Oh, if they only had a dictionary…

“The U.S. Forest Service and the Fish and Wildlife Service admonish forest users to ‘never feed bears,’ but they make an exception for baiters who dump millions of pounds of food in the woods during the hunting season in order to get an easy shot. The bears regularly visit the bait sites—making them less wary of people and more inclined to raid other human trash resources.”
I thought I understood the term “bear baiting,” but I had no idea how much it resembles a canned hunt.

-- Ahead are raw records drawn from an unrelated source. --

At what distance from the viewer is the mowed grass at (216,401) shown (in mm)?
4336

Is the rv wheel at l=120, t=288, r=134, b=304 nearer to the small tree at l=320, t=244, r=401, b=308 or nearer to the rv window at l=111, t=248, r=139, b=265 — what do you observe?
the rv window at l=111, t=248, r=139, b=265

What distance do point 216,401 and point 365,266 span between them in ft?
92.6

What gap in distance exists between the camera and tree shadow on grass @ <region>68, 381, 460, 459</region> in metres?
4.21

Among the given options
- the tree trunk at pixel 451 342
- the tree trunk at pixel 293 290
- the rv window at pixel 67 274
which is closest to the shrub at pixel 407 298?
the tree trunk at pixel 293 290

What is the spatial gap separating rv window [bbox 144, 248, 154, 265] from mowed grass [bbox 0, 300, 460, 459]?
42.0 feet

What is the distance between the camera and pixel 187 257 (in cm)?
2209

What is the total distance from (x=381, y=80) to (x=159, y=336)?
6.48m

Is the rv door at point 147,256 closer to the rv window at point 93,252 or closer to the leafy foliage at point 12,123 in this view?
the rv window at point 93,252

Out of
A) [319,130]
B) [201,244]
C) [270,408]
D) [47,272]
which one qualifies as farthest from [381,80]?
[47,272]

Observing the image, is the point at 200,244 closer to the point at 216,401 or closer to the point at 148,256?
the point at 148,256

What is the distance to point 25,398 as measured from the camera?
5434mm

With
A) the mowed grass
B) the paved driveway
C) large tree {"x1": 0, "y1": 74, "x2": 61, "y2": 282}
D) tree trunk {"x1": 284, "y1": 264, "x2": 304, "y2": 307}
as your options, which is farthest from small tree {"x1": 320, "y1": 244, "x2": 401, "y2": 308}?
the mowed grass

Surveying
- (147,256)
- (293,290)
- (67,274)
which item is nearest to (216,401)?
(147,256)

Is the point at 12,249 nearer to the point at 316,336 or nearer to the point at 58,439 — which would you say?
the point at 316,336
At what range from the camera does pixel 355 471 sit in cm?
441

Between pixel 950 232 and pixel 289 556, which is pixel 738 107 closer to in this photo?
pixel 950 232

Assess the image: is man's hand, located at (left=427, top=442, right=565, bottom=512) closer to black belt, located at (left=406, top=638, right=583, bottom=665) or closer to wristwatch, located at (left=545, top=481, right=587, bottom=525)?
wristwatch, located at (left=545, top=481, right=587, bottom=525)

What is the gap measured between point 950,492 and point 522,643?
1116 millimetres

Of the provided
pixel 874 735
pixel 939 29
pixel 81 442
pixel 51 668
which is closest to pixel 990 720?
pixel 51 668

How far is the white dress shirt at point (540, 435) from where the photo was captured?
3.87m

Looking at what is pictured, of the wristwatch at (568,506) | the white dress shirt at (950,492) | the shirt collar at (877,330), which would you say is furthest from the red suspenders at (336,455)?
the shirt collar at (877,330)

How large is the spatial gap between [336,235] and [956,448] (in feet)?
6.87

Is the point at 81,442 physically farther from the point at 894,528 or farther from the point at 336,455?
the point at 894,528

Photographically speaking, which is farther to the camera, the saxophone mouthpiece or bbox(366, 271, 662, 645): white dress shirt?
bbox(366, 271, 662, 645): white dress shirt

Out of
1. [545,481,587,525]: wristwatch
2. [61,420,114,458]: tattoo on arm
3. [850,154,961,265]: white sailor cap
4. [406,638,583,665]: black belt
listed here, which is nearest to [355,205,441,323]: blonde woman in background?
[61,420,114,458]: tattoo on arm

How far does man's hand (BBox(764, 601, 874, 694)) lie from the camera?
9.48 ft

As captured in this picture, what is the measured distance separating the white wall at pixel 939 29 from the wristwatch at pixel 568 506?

As you can imagine, The Bond has been a slow, painful read for me. I’m grateful Pacelle didn’t include any photographs. He did make me laugh at one point, though, in a chapter about the aerial hunting of wolves and polar bears. A quote from a pro-aerial hunting Alaskan governor represents, for me, the mindset of too many people:

“You just can’t let nature run wild.”
—Walter Hickel

Monday, October 4, 2010

My Day with Rambo

Many moons ago, my yet-to-be husband and I stepped into a movie theatre to see what was supposed to be a Katharine Hepburn flick. Instead, we were treated to mayhem and bloodshed, compelling me to make a hasty exit.

My partner, of course, reluctantly followed but would have preferred to see what turned out to be the first of the Rambo franchise. Alas, we saw neither a Hepburn nor a Stallone movie that day.

Fast-forward to this weekend, when I became a huge Rambo fan.

If you’re a Lull regular, you’ve probably guessed that my favorite pastime next to being with animals is reading about them, which is how I met a quite different and endearing Rambo yesterday. He’s a Jacob ram—aptly named for his charging finesse—and just one of the many unique personalities cherished at Catskill Animal Sanctuary (CAS), a New York refuge for farm creatures.

In Where the Blind Horse Sings, CAS founder Kathy Stevens profiles some of her wards and her mission to educate people about the atrocities of agribusiness. It’s a charming, breezy read laced with humor and bursting with love.

If you’re craving soul-lifting news, stick your nose in Where the Blind Horse Sings. It’s sure to warm your heart—maybe even give you a new perspective on animals some folks know only as entrées and shoes.

Loka samasta sukhino bhavantu.
May all beings, everywhere, be happy and free.